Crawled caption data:
☆ ☆ ☆ ☆ ☆

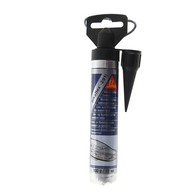 291 Flex Adhesive Sealant Tube Black 70ml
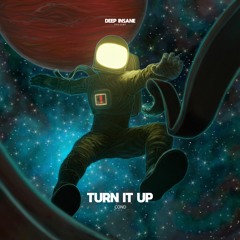 COND - Turn It Up (Original Mix) [FREE DOWNLOAD]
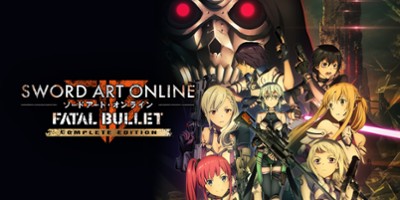 SWORD ART ONLINE: FATAL BULLET Image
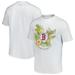 Men's Tommy Bahama White Boston Red Sox Island League T-Shirt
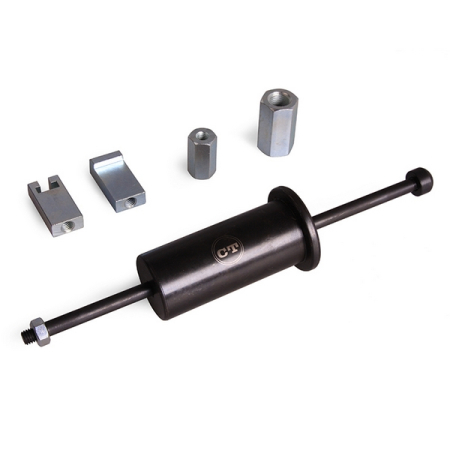 Съемник форсунок VAG T10055 Car-Tool CT-1400Q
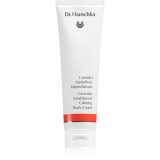Dr. Hauschka Body Care crema de corp cu efect de calmare cu lavanda si lemn de santal 145 ml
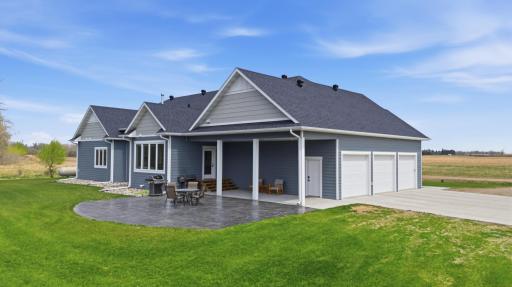 19561 11th Avenue S, Hawley, MN 56549
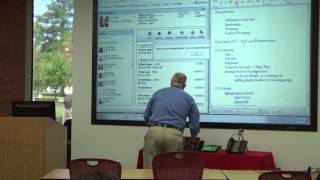 Mitel Solution Training 1 [upl. by Brett]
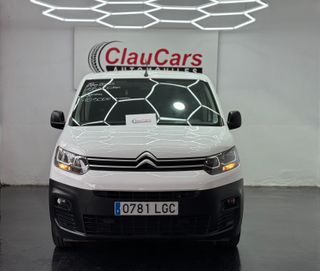 Citroen Berlingo 3 ASIENTOS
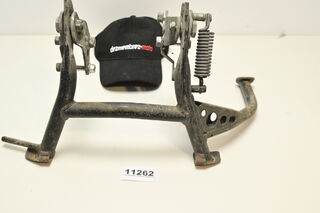 Cric Central TMAX 530 2012 2016 T-Max T Max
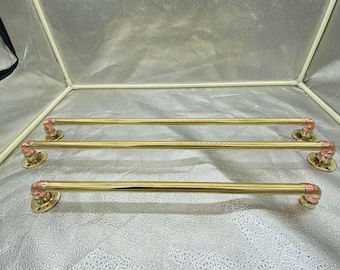 Vintage Pull for Cabinets & Drawers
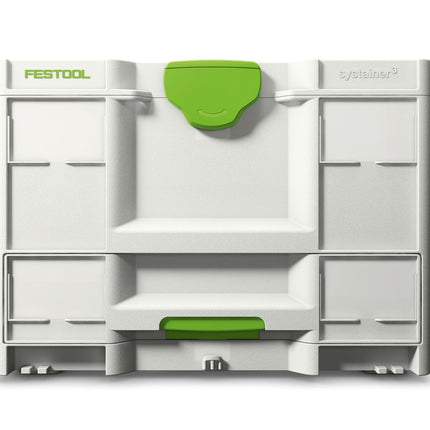 Festool SYS3-COMBI M 287 Systainer³ ( 577766 )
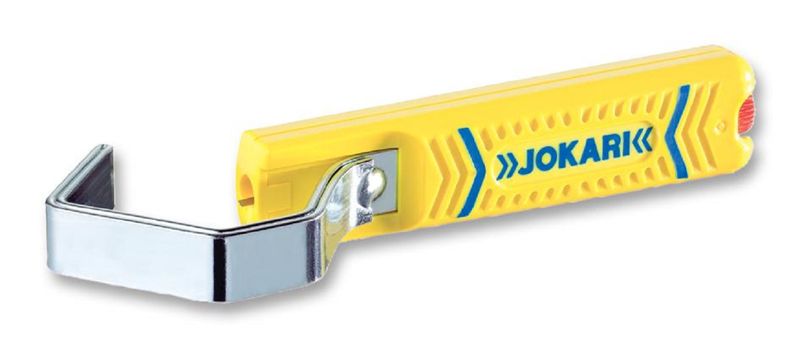 Jokari (10500) Cable Stripper, Round Cables, 35mm to 50mm
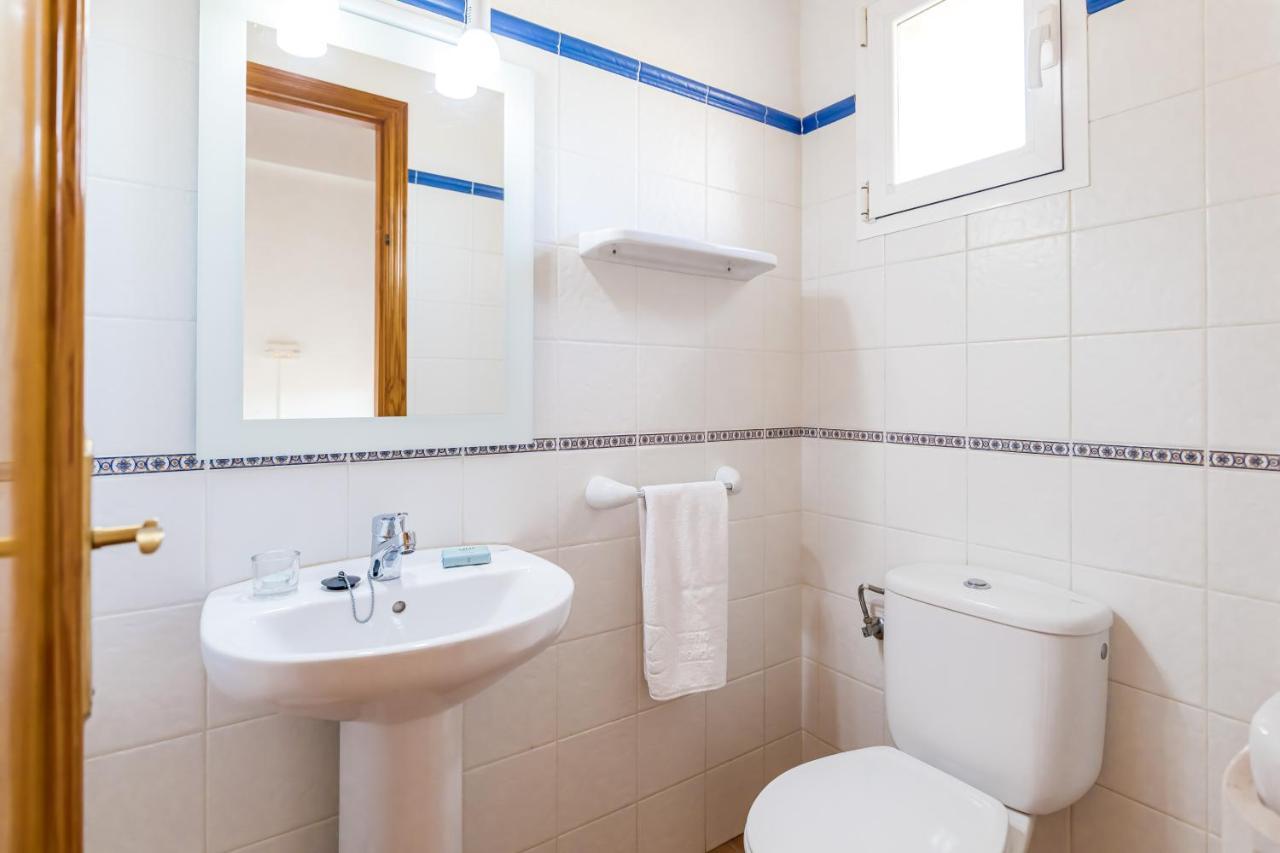 Villa Camamilla By Menorca Vacations Son Bou Zewnętrze zdjęcie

☆ ☆ ☆ ☆ ☆

From the line containing "Vintage Pull for Cabinets & Drawers" through the last line of the records, both included, output those lines exactly and nothing else; skip the pictures.

 Vintage Pull for Cabinets & Drawers
 Festool SYS3-COMBI M 287 Systainer³ ( 577766 )
 Jokari (10500) Cable Stripper, Round Cables, 35mm to 50mm
 Villa Camamilla By Menorca Vacations Son Bou Zewnętrze zdjęcie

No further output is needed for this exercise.